Stored entries
## Start

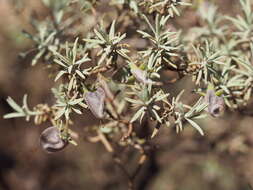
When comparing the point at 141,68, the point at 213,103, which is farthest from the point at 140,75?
the point at 213,103

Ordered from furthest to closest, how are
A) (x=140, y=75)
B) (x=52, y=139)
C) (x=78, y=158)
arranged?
(x=78, y=158), (x=52, y=139), (x=140, y=75)

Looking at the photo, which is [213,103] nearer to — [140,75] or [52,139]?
[140,75]

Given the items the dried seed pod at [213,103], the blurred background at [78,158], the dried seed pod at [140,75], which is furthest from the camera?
the blurred background at [78,158]

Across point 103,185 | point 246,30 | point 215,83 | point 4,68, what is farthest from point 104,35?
point 4,68

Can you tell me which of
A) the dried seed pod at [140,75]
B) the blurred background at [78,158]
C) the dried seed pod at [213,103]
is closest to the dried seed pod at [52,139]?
the dried seed pod at [140,75]

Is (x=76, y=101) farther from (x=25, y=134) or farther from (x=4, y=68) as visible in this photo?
(x=4, y=68)

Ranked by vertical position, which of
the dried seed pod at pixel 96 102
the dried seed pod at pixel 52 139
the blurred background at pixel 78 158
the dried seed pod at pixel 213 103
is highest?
the dried seed pod at pixel 96 102

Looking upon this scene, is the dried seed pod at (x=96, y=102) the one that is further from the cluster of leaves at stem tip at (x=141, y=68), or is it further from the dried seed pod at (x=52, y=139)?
the dried seed pod at (x=52, y=139)
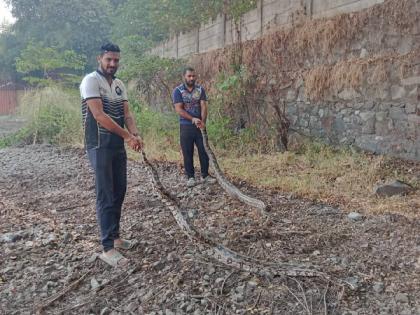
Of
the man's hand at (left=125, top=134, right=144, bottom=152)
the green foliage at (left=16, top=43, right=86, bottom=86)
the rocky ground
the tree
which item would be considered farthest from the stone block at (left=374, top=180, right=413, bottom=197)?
the tree

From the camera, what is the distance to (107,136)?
353cm

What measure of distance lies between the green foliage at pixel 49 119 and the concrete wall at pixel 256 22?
13.3ft

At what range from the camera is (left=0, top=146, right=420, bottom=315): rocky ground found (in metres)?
2.90

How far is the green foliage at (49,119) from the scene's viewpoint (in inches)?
504

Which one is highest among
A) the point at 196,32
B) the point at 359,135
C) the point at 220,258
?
the point at 196,32

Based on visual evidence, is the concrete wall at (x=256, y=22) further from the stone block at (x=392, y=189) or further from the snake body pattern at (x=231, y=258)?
the snake body pattern at (x=231, y=258)

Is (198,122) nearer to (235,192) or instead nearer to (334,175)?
(235,192)

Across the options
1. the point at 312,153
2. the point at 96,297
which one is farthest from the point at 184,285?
the point at 312,153

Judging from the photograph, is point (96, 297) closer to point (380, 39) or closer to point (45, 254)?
point (45, 254)

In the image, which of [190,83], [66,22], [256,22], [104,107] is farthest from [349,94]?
[66,22]

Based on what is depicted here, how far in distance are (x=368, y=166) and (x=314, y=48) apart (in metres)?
2.76

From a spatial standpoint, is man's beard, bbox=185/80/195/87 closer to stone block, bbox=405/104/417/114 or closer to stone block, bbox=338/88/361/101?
stone block, bbox=338/88/361/101

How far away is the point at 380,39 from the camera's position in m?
6.62

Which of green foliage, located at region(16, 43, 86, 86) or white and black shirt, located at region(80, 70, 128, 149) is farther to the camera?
green foliage, located at region(16, 43, 86, 86)
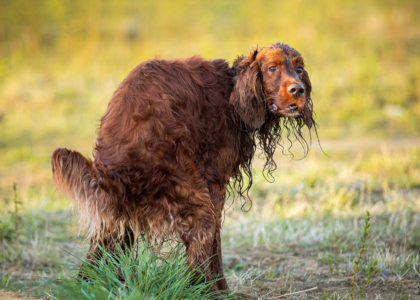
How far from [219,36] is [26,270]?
11638mm

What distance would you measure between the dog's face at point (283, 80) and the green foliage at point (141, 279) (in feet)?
3.75

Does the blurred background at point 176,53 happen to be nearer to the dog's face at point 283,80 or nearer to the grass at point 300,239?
the grass at point 300,239

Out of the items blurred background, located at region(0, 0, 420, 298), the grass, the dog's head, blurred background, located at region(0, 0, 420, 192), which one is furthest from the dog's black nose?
blurred background, located at region(0, 0, 420, 192)

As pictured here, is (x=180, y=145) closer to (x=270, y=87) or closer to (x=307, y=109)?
(x=270, y=87)

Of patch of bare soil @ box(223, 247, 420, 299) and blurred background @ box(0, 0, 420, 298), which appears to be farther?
blurred background @ box(0, 0, 420, 298)

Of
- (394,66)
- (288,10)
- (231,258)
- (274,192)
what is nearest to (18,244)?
(231,258)

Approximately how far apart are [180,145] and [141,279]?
0.80 metres

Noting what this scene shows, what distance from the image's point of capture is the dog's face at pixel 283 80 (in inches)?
117

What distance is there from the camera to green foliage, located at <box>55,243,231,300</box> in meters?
2.48

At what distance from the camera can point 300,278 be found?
3.67m

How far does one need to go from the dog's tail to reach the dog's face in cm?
120

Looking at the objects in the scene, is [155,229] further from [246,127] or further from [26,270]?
[26,270]

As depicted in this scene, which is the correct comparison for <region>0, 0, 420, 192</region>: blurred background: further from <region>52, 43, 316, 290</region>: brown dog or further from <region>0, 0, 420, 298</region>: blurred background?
<region>52, 43, 316, 290</region>: brown dog

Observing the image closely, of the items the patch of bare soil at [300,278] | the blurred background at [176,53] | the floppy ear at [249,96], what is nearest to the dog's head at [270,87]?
the floppy ear at [249,96]
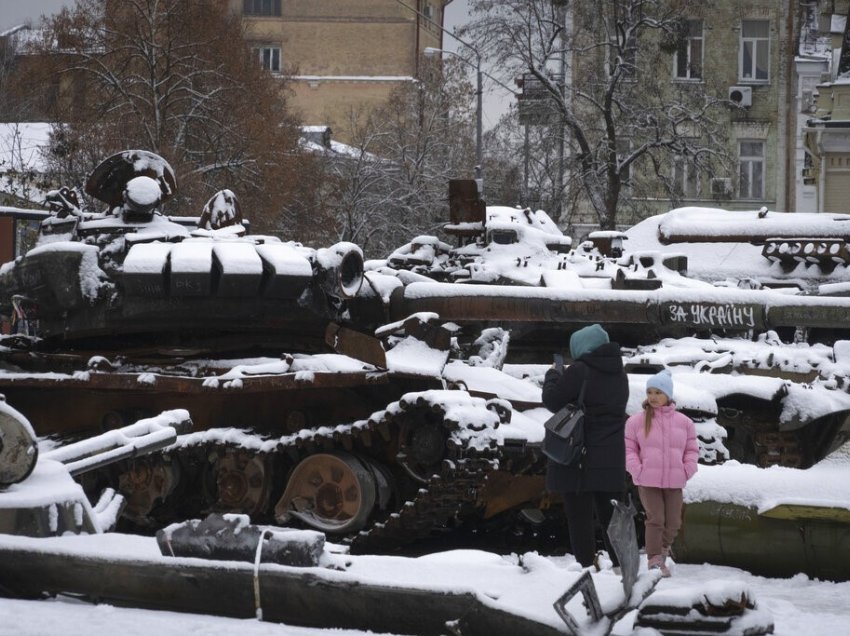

## End

**What the task asks:**
Output all of the data above as a numbered list, skipping blank lines and leaving out the pictures.

**Complete response:**
1. When comparing the point at 141,68, the point at 213,103, which is farthest from the point at 140,75?
2. the point at 213,103
3. Ordered from furthest to closest, how are
4. A) (x=140, y=75)
5. B) (x=52, y=139)
6. C) (x=78, y=158)
7. arranged?
8. (x=78, y=158), (x=52, y=139), (x=140, y=75)
9. Looking at the photo, which is [213,103] nearer to — [140,75] or [52,139]?
10. [140,75]
11. Given the items the dried seed pod at [213,103], the blurred background at [78,158], the dried seed pod at [140,75], which is furthest from the camera?
12. the blurred background at [78,158]
13. Across point 103,185 | point 246,30 | point 215,83 | point 4,68, what is farthest from point 104,35?
14. point 4,68
15. Can you tell me which of
16. A) the dried seed pod at [140,75]
17. B) the blurred background at [78,158]
18. C) the dried seed pod at [213,103]
19. is closest to the dried seed pod at [52,139]?
20. the dried seed pod at [140,75]
21. Is (x=76, y=101) farther from (x=25, y=134) or farther from (x=4, y=68) as visible in this photo?
22. (x=4, y=68)
23. Ranked by vertical position, which of
24. the dried seed pod at pixel 96 102
25. the dried seed pod at pixel 52 139
26. the blurred background at pixel 78 158
27. the dried seed pod at pixel 213 103
28. is highest?
29. the dried seed pod at pixel 96 102
30. Looking upon this scene, is the dried seed pod at (x=96, y=102) the one that is further from the cluster of leaves at stem tip at (x=141, y=68), or is it further from the dried seed pod at (x=52, y=139)?
31. the dried seed pod at (x=52, y=139)
32. Of
33. the man's hand at (left=125, top=134, right=144, bottom=152)
34. the green foliage at (left=16, top=43, right=86, bottom=86)
35. the rocky ground
36. the tree
37. which item would be considered farthest from the stone block at (left=374, top=180, right=413, bottom=197)?
38. the tree
39. From the camera, what is the distance to (107,136)?
40. 353cm
41. What measure of distance lies between the green foliage at pixel 49 119 and the concrete wall at pixel 256 22?
42. 13.3ft
43. At what range from the camera is (left=0, top=146, right=420, bottom=315): rocky ground found (in metres)?
44. 2.90
45. How far is the green foliage at (49,119) from the scene's viewpoint (in inches)?
46. 504
47. Which one is highest among
48. A) the point at 196,32
49. B) the point at 359,135
50. C) the point at 220,258
51. ?
52. the point at 196,32
53. Based on visual evidence, is the concrete wall at (x=256, y=22) further from the stone block at (x=392, y=189) or further from the snake body pattern at (x=231, y=258)?
54. the snake body pattern at (x=231, y=258)
55. Is (198,122) nearer to (235,192) or instead nearer to (334,175)?
56. (235,192)
57. Across the options
58. 1. the point at 312,153
59. 2. the point at 96,297
60. which one is farthest from the point at 184,285?
61. the point at 312,153
62. Judging from the photograph, is point (96, 297) closer to point (380, 39) or closer to point (45, 254)?
63. point (45, 254)
64. In the image, which of [190,83], [66,22], [256,22], [104,107] is farthest from [349,94]?
65. [66,22]
66. Based on what is depicted here, how far in distance are (x=368, y=166) and (x=314, y=48) apart (in metres)?
67. 2.76
68. From a spatial standpoint, is man's beard, bbox=185/80/195/87 closer to stone block, bbox=405/104/417/114 or closer to stone block, bbox=338/88/361/101?
69. stone block, bbox=338/88/361/101
70. How far away is the point at 380,39 from the camera's position in m?
71. 6.62
72. Which of green foliage, located at region(16, 43, 86, 86) or white and black shirt, located at region(80, 70, 128, 149) is farther to the camera?
73. green foliage, located at region(16, 43, 86, 86)
74. How far from [219,36] is [26,270]?
75. 11638mm
76. What distance would you measure between the dog's face at point (283, 80) and the green foliage at point (141, 279) (in feet)?
77. 3.75
78. Does the blurred background at point 176,53 happen to be nearer to the dog's face at point 283,80 or nearer to the grass at point 300,239?
79. the grass at point 300,239
80. Out of the items blurred background, located at region(0, 0, 420, 298), the grass, the dog's head, blurred background, located at region(0, 0, 420, 192), which one is furthest from the dog's black nose?
81. blurred background, located at region(0, 0, 420, 192)
82. As pictured here, is (x=180, y=145) closer to (x=270, y=87) or closer to (x=307, y=109)?
83. (x=270, y=87)
84. Of patch of bare soil @ box(223, 247, 420, 299) and blurred background @ box(0, 0, 420, 298), which appears to be farther?
85. blurred background @ box(0, 0, 420, 298)
86. Of
87. - (394,66)
88. - (288,10)
89. - (231,258)
90. - (274,192)
91. what is nearest to (18,244)?
92. (231,258)
93. Approximately how far apart are [180,145] and [141,279]?
94. 0.80 metres
95. Noting what this scene shows, what distance from the image's point of capture is the dog's face at pixel 283 80 (in inches)?
96. 117
97. What distance is there from the camera to green foliage, located at <box>55,243,231,300</box> in meters?
98. 2.48
99. At what distance from the camera can point 300,278 be found?
100. 3.67m
101. How far does one need to go from the dog's tail to reach the dog's face in cm?
102. 120
103. Looking at the objects in the scene, is [155,229] further from [246,127] or further from [26,270]?
104. [26,270]
105. As depicted in this scene, which is the correct comparison for <region>0, 0, 420, 192</region>: blurred background: further from <region>52, 43, 316, 290</region>: brown dog or further from <region>0, 0, 420, 298</region>: blurred background?
106. <region>52, 43, 316, 290</region>: brown dog
107. Observing the image closely, of the items the patch of bare soil at [300,278] | the blurred background at [176,53] | the floppy ear at [249,96], what is nearest to the dog's head at [270,87]?
108. the floppy ear at [249,96]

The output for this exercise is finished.